Annerie Dercksen’s maiden ODI century – which came off the back of two successive fifty-plus scores and is also the fastest by a South African in the format – headlined South Africa’s consolation win at the women’s tri-series in Colombo.
With South Africa out of contention for Sunday’s final, they put together their most complete performance of the competition and posted their fifth highest score in all ODIs thanks to contributions from the lower order, which ultimately won them the game.
Dercksen arrived at the crease with South Africa on 85 for 5 as offspinner Dewmi Vihanga ripped through their top and middle-order. She consolidated with Nondumiso Shangase before sharing a 112-run sixth-wicket stand off 88 balls with Chloe Tryon, a seventh-wicket record for South Africa, to put them in sight of a big score. Tryon smashed 74 off 51 balls and was part of a 66-run stand off 30 balls with Nadine de Klerk which pushed South Africa over 300 and asked Sri Lanka to complete their highest successful chase.
Sri Lanka have already done that once before against South Africa – when they also chased down a 300-plus total – and were in a good position on 160 for 3 in the 30th over.

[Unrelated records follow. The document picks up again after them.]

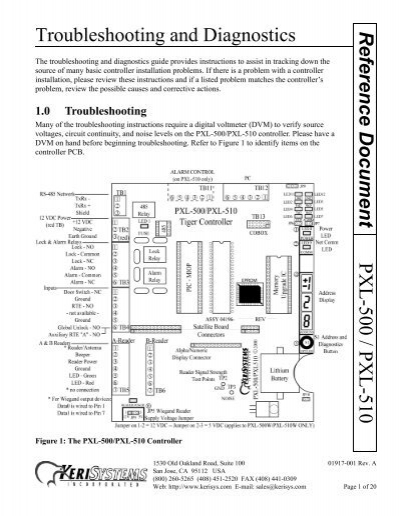 Pxl-500    Pxl-510 Troubleshooting And Diagnostics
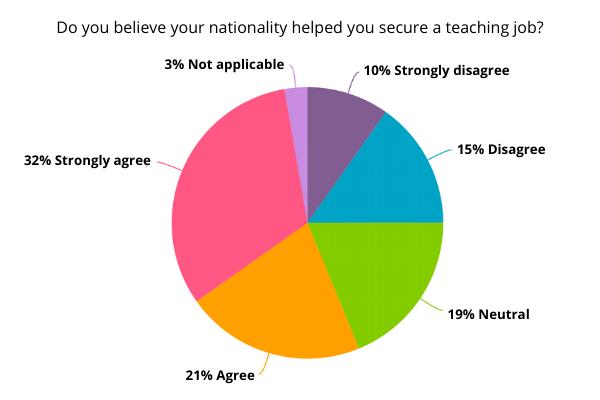 Survey of native English-speaking teachers.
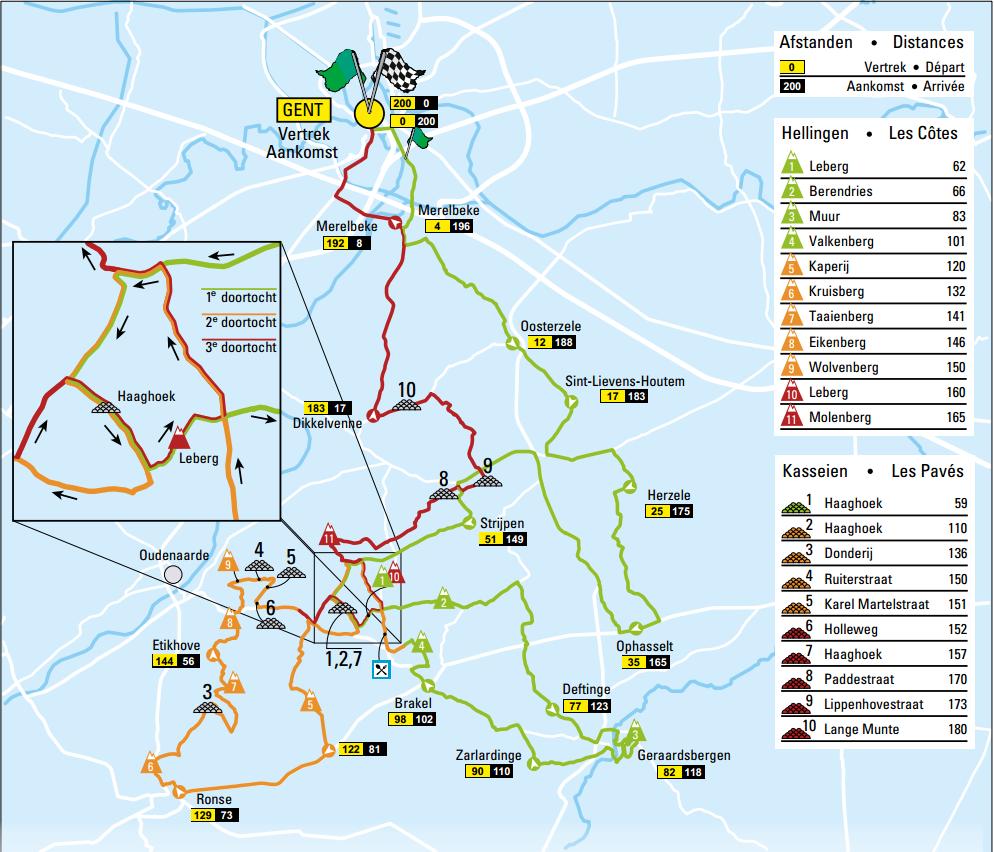 omloop het nieuwsblad 2015 map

But Ayabonga Khaka’s double strike, which included the dismissal of Chamari Athapaththu for 52, and a career-best 5 for 34, including a hat-trick by Tryon, ended their chances of another historic win.
Instead, the records were all Dercksen’s after she became only the second batter to score a hundred at No or lower in women’s ODIs and capped off a breakthrough series as a batter.

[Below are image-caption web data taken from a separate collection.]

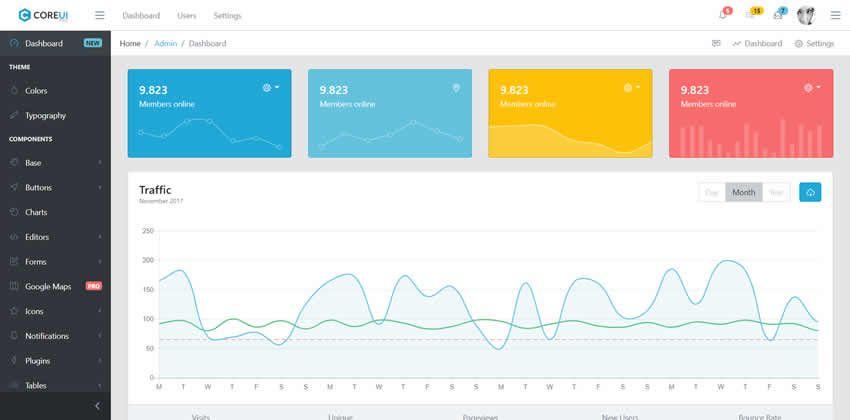 CoreUI Bootstrap Admin Şablon Kit UI pulsuz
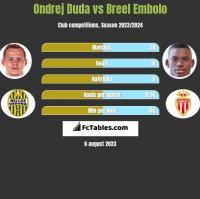 Ondrej Duda vs Breel Embolo h2h player stats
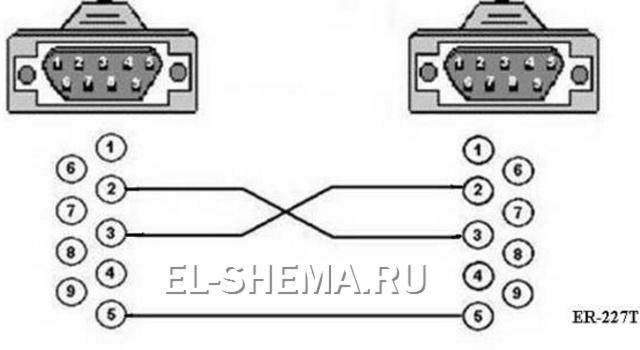 Com-кабель для прошивки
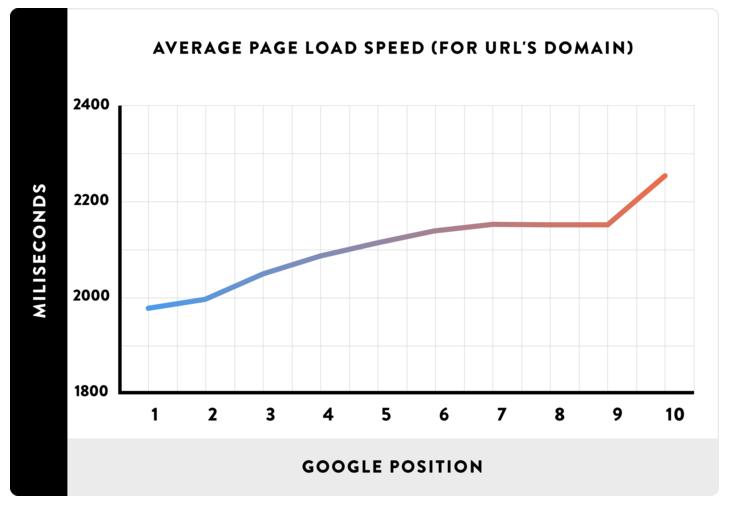 grafica-seo-velocidad-web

Dercksen scored her first half-century just two matches ago, at this tournament, and finished as the leading run scorer from the league stage. Her maturity and aggression should see her bat higher up the order in future and rescued South Africa after a start which turned in the wrong direction.
Laura Wolvaardt and Tazmin Brits put on 68 for the first-wicket and were both batting well when Vihanga first struck. She drew Brits forward and took the edge and Hasini Perera took a good, low catch at slip to give Sri Lanka their first. In her next over, Vihanga beat Wolvaardt’s inside-edge and bowled her and in the over after that, had Miane Smit caught slog-sweeping at mid-wicket.
Just when Vihanga may have thought things couldn’t go better, she plucked two more in her next over: Lara Goodall caught at slip and Sinalo Jafta, bowled while giving the charge. Vihanga, at 19 years old and playing in her third ODI, had her first five-for and is the second-highest wicket-taker of the series behind Sneh Rana.
Sri Lanka had the opportunity to run through South Africa from there but Dercksen stood in their way. She hit the third ball she faced over Vihanga’s head for four and there was no looking back. Dercksen favoured the area down the ground, where three of her five sixes were scored, including the one that took her to the century.
Dercksen’s innings was laced with cuts and pulls off the back foot and, unusually for her, a selection of sweeps including a reverse off Athapaththu. She dominated the partnership with Tryon, and scored 77 of the 112 runs they put on and it was only when she was dismissed, in the 44th over, that Tryon took over.
She charged Sugandika Kumari and hit her for six, moved across the crease to send Manudi Nanayakkara over midwicket and then took three sixes off Athapaththu before missing one and being stumped. De Klerk finished unbeaten on 32 off 19 balls and South Africa would have been comfortable with the target they set Sri Lanka, who began well in pursuit.
The opening pair of Hasini Perera and Vishmi Gunaratne put on 52 and it was Tryon’s introduction that separated them. Her second delivery was tossed up, Perera tried to drive and spooned a catch to Dercksen at cover. Four overs later. Tryon switched to around the wicket and had Gunaratne caught at backward point.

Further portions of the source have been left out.